Sans laisser le voyageur
reprendre la parole, l’escargot vraisemblablement intarissable sur le sujet,
poursuivit.
- Quand les choses se passent trop vite, personne ne
peut être sûr de rien, de rien du tout, même pas de soi. Ralentir, c’est commencer
par se donner plus de temps pour analyser, plus de temps pour voir, se
souvenir, sentir les choses. Vous savez ? Moi je me retrouve souvent dans
des labyrinthes végétaux inextricables. Si je ne prenais pas le temps de me
souvenir des endroits par lesquels je suis déjà passé, de regarder
attentivement les espèces végétales,
les pentes, les trous, les couleurs, je ne pourrais jamais trouver la sortie.
Regardez ce massif de buis : je m’y suis souvent perdu. Si vous vous y
égarez et que vous foncez droit devant vous, vous y passez le reste de votre
vie… en tant qu’escargot, je veux dire.
Le voyageur sentait possible
d’intervenir à ce moment-là. Il saisit l’occasion.
- Je peux vous faire partager une confidence ?
- Avec grand plaisir, fit l’escargot frétillant
lentement.
- Un de mes enfants dans ses premières années avait une
caractéristique, comment dire, un peu gênante et, notamment, le matin, un peu
stressante… Il était d’une lenteur affligeante. D’ailleurs, il adorait les
tortues. Il en faisait collection. C’était son animal préféré.

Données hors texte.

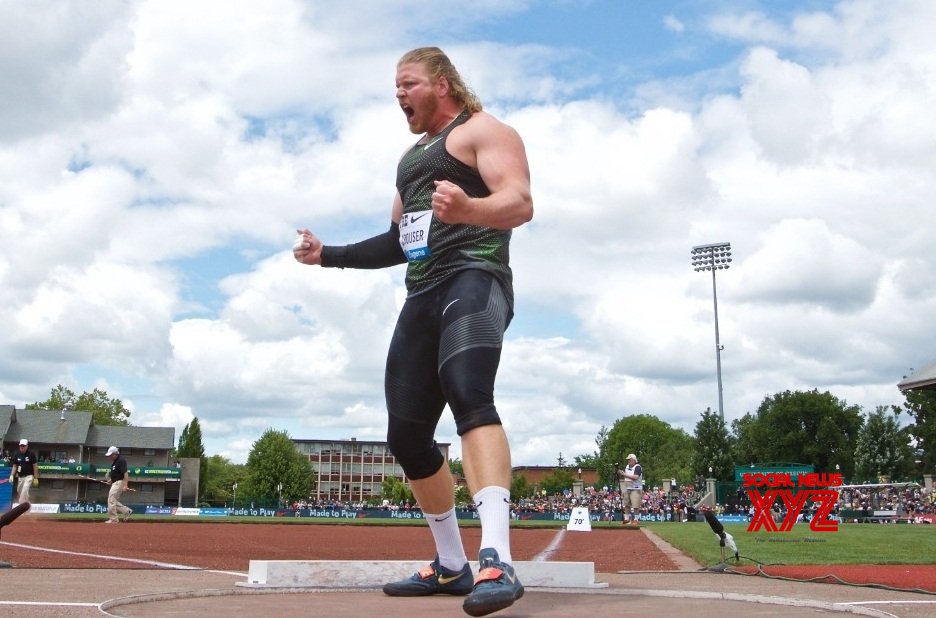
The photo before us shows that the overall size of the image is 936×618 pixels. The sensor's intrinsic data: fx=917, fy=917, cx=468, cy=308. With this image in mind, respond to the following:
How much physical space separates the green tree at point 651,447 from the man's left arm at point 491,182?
380 ft

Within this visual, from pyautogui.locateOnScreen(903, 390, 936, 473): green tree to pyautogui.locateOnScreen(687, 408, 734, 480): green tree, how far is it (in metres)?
29.2

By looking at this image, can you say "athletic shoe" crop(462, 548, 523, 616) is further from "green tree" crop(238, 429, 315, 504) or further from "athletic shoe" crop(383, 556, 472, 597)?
"green tree" crop(238, 429, 315, 504)

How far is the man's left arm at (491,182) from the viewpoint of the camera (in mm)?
3518

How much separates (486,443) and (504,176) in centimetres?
113

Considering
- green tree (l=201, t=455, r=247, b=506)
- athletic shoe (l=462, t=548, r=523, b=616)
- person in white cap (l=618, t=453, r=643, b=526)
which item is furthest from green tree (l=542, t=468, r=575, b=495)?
athletic shoe (l=462, t=548, r=523, b=616)

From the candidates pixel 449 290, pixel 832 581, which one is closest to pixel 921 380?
pixel 832 581

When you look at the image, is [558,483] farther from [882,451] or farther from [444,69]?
[444,69]

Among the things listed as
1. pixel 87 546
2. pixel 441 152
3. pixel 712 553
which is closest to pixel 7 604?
pixel 441 152

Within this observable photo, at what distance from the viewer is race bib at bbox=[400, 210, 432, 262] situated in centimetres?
423

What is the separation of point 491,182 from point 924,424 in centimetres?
8441

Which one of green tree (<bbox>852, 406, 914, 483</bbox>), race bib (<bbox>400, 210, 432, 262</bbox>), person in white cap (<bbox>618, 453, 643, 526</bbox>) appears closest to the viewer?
race bib (<bbox>400, 210, 432, 262</bbox>)

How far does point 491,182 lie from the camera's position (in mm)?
3955

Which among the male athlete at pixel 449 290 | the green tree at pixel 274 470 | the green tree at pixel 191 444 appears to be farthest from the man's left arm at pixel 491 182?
the green tree at pixel 191 444

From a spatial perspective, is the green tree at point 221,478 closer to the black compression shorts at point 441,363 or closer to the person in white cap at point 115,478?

Les réveils étaient pour le moins laborieux,
les petits déjeuners prenaient des heures, et je ne vous parle pas des séances
d’habillage… Vous savez ? quand vous devez partir cinq minutes plus tard
et qu’il en est encore au choix de ses chaussettes et que ses affaires ne sont
pas encore prêtes ?
- Je crois comprendre, oui.
- Eh bien, un jour, à table – il devait avoir six ou
sept ans- nous discutions des qualités humaines. Il souhaitait savoir ce qu’on entendait par
ce mot. Je lui expliquai alors en lui donnant quelques exemples. Alors, une fois qu’il eut compris ce que ça
voulait dire, il me dit « Alors, moi, j’ai une qualité ». « Ah
oui ? Laquelle ? » « La tortuance ! » fit-il la
mine réjouie, ravi à la fois d’avoir compris ce qu’était une qualité et de
m’envoyer un message sur les nombreux avantages que pouvait présenter la
lenteur.
- Votre enfant est un sage, assurément ! fit
l’escargot ravi de voir qu’il existait dans l’espèce humaine des sujets
sensibles à sa propre philosophie. On pourrait parler aussi de lentitude ou
d’escargotance. Mais je vous accorde que tortuance est fort bien trouvé.

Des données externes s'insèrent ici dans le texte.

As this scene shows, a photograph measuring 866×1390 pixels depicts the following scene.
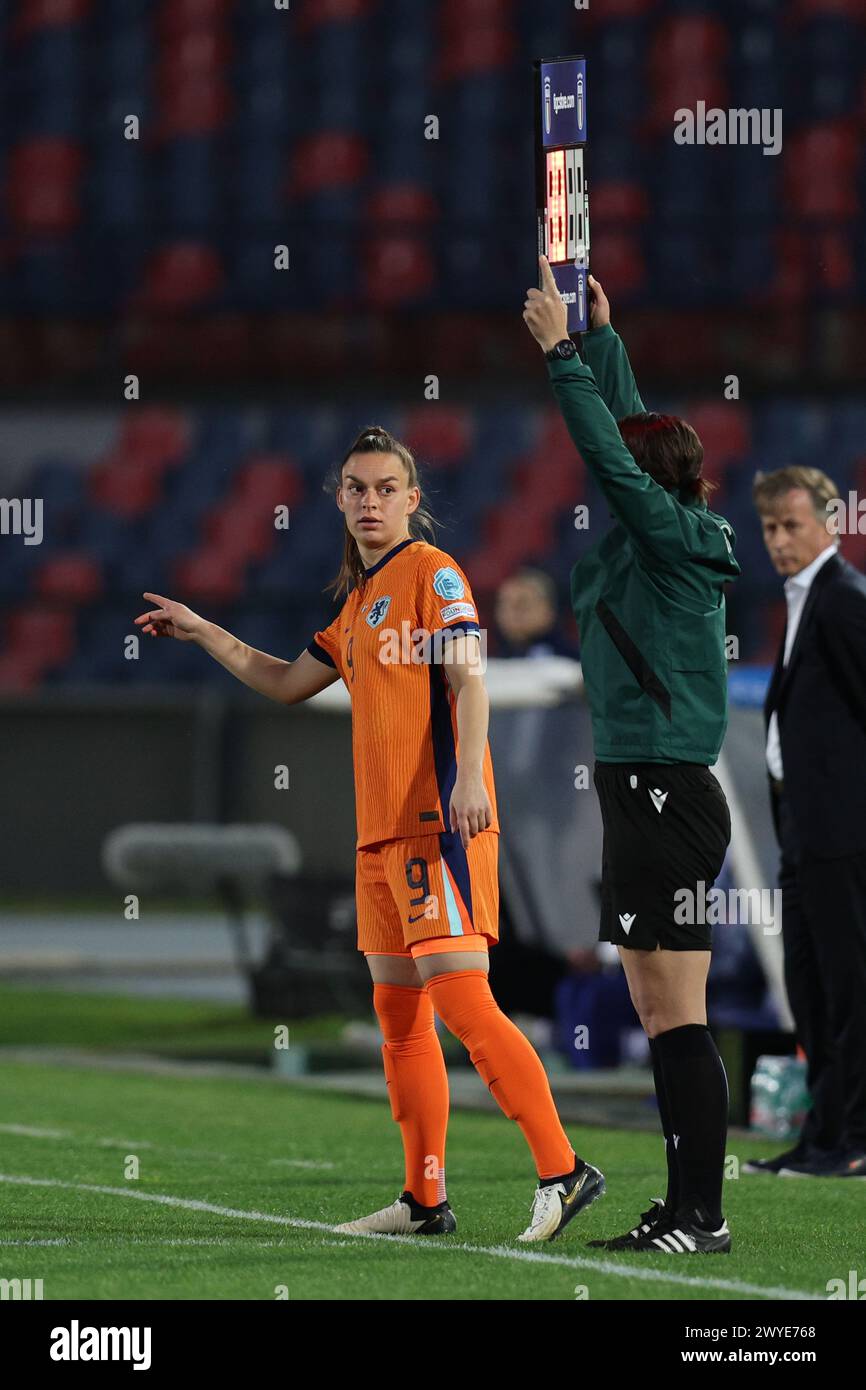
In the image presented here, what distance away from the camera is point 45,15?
24.1 metres

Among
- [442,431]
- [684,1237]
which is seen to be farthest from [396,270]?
[684,1237]

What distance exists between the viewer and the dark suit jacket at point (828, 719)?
6938 mm

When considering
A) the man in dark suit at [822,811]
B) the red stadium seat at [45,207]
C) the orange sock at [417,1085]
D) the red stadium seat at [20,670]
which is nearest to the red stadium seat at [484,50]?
the red stadium seat at [45,207]

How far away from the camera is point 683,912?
16.0ft

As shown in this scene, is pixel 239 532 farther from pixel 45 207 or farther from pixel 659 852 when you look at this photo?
pixel 659 852

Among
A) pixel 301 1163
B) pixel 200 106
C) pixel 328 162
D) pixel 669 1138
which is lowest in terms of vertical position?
pixel 301 1163

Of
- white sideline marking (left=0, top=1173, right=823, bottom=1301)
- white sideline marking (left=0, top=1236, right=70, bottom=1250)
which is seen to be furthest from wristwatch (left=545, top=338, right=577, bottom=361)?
white sideline marking (left=0, top=1236, right=70, bottom=1250)

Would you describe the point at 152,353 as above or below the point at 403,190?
below

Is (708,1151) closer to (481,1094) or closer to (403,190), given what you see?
(481,1094)

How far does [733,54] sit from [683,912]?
792 inches

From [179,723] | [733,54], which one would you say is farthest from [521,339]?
[179,723]

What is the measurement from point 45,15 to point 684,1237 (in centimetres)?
2161

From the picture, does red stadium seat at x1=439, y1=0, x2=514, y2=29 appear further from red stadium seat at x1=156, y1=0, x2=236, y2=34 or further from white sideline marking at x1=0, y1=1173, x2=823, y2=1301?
white sideline marking at x1=0, y1=1173, x2=823, y2=1301

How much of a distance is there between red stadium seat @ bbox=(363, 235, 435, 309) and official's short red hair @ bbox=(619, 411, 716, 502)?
61.0 feet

- N’est-ce pas ? fit le voyageur très fier de la
trouvaille de son fils.
- Bon. Je ne vais pas vous retenir plus longtemps. J’ai
des choses à faire, fit l’escargot en entamant un demi-tour acrobatique sur le
bord de la terrasse.
- Attendez ! l’interrompit le voyageur.
- Quoi donc ?
- Dites-moi. Je peux vous demander si vous vous
considérez plutôt comme un sédentaire ou comme un nomade ?

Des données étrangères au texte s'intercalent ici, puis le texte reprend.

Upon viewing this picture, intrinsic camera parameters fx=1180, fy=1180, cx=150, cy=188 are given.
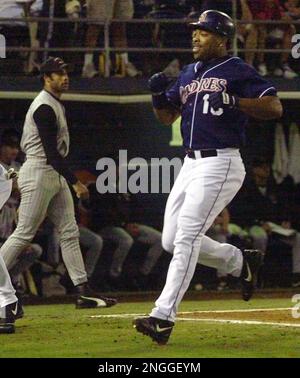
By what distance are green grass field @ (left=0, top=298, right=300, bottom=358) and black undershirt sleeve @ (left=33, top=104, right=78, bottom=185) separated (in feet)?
3.63

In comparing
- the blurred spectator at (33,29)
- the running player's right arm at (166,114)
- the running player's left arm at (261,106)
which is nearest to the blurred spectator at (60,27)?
the blurred spectator at (33,29)

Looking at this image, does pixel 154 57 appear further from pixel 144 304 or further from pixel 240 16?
pixel 144 304

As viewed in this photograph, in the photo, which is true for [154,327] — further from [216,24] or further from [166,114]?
[216,24]

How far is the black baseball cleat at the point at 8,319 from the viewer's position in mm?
7484

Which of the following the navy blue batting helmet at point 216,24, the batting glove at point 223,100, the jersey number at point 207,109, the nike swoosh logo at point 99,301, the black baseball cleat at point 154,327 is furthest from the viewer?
the nike swoosh logo at point 99,301

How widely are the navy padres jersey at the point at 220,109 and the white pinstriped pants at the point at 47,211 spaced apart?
2.16 metres

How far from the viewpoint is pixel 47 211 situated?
367 inches

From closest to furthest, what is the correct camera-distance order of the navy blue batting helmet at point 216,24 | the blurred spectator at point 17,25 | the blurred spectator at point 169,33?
the navy blue batting helmet at point 216,24, the blurred spectator at point 17,25, the blurred spectator at point 169,33

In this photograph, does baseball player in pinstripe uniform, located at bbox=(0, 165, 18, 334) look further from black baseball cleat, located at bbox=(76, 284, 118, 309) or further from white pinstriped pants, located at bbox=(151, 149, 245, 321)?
black baseball cleat, located at bbox=(76, 284, 118, 309)

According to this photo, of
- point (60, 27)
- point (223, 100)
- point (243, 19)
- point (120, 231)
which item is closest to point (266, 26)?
point (243, 19)

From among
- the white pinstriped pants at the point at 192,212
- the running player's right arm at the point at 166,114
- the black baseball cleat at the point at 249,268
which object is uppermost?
the running player's right arm at the point at 166,114

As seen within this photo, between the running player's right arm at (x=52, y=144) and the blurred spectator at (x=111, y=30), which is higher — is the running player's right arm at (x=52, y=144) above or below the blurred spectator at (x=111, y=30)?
below

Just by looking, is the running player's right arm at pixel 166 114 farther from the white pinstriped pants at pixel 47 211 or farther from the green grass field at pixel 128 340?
the white pinstriped pants at pixel 47 211

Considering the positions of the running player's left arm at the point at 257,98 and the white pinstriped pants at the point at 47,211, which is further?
the white pinstriped pants at the point at 47,211
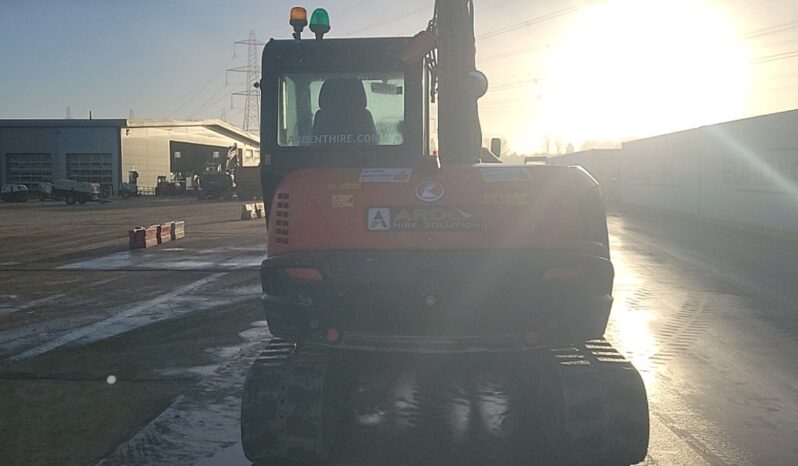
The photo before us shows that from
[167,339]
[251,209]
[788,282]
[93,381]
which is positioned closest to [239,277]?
[167,339]

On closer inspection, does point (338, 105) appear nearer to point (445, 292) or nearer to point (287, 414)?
point (445, 292)

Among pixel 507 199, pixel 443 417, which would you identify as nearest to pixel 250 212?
pixel 443 417

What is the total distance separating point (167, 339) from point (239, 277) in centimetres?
588

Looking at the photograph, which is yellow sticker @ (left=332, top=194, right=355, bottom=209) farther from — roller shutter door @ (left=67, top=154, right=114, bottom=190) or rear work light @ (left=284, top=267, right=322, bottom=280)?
roller shutter door @ (left=67, top=154, right=114, bottom=190)

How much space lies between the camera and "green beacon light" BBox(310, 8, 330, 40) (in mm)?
6434

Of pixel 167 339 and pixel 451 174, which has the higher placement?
pixel 451 174

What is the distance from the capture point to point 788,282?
13.8 metres

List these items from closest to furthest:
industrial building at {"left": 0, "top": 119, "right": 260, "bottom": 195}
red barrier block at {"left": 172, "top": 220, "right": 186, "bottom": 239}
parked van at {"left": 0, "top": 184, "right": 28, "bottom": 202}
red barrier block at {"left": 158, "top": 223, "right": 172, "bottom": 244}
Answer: red barrier block at {"left": 158, "top": 223, "right": 172, "bottom": 244}
red barrier block at {"left": 172, "top": 220, "right": 186, "bottom": 239}
parked van at {"left": 0, "top": 184, "right": 28, "bottom": 202}
industrial building at {"left": 0, "top": 119, "right": 260, "bottom": 195}

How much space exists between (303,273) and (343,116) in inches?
75.4

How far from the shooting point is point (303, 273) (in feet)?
15.2

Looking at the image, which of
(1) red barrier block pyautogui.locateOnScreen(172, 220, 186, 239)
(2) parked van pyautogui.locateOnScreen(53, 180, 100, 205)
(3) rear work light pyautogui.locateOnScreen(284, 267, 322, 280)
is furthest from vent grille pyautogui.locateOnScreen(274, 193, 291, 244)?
(2) parked van pyautogui.locateOnScreen(53, 180, 100, 205)

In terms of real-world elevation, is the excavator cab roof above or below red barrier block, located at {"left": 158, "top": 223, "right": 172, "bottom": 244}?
above

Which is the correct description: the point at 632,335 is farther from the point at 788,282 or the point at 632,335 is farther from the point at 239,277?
the point at 239,277

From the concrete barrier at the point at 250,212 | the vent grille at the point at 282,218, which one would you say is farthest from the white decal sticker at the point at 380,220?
the concrete barrier at the point at 250,212
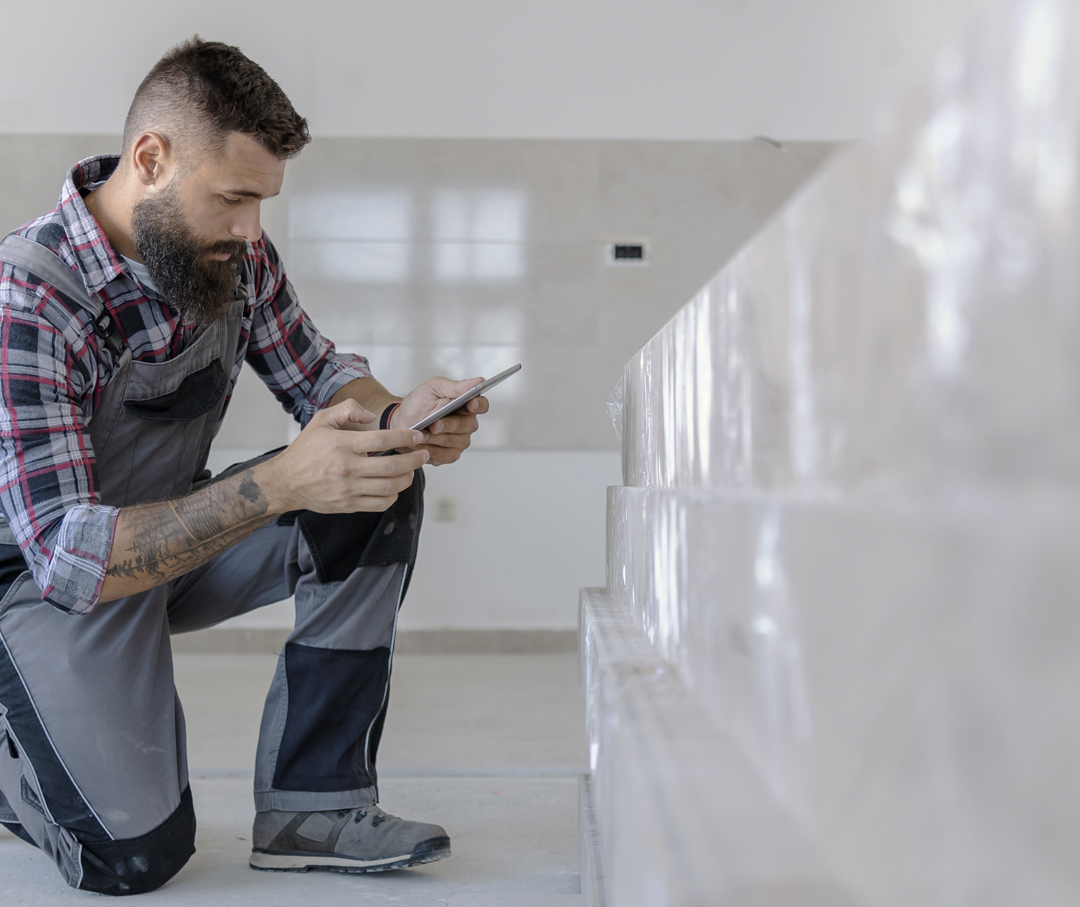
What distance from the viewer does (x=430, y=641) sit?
300cm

- Je ne me suis jamais posé cette question. A votre
échelle, vous vous dites surement que je ne quitte jamais ce jardin. A mon
échelle, je ne crois pas connaitre tous les recoins de cet endroit. Son
exploration complète, c’est une vie pour moi. Ce que je peux vous dire c’est
que je ne suis que rarement immobile et que ce qui m’anime, c’est le mouvement, même s’il est lent. Mais, ça, c’est
une question de perception et de point de vue, n’est-ce-pas ?
L’escargot, après avoir souri –
enfin, c’est ce qu’il semblait au voyageur- se retourna et entreprit de
descendre la première marche de l’escalier qui le ramènerait dans son jardin.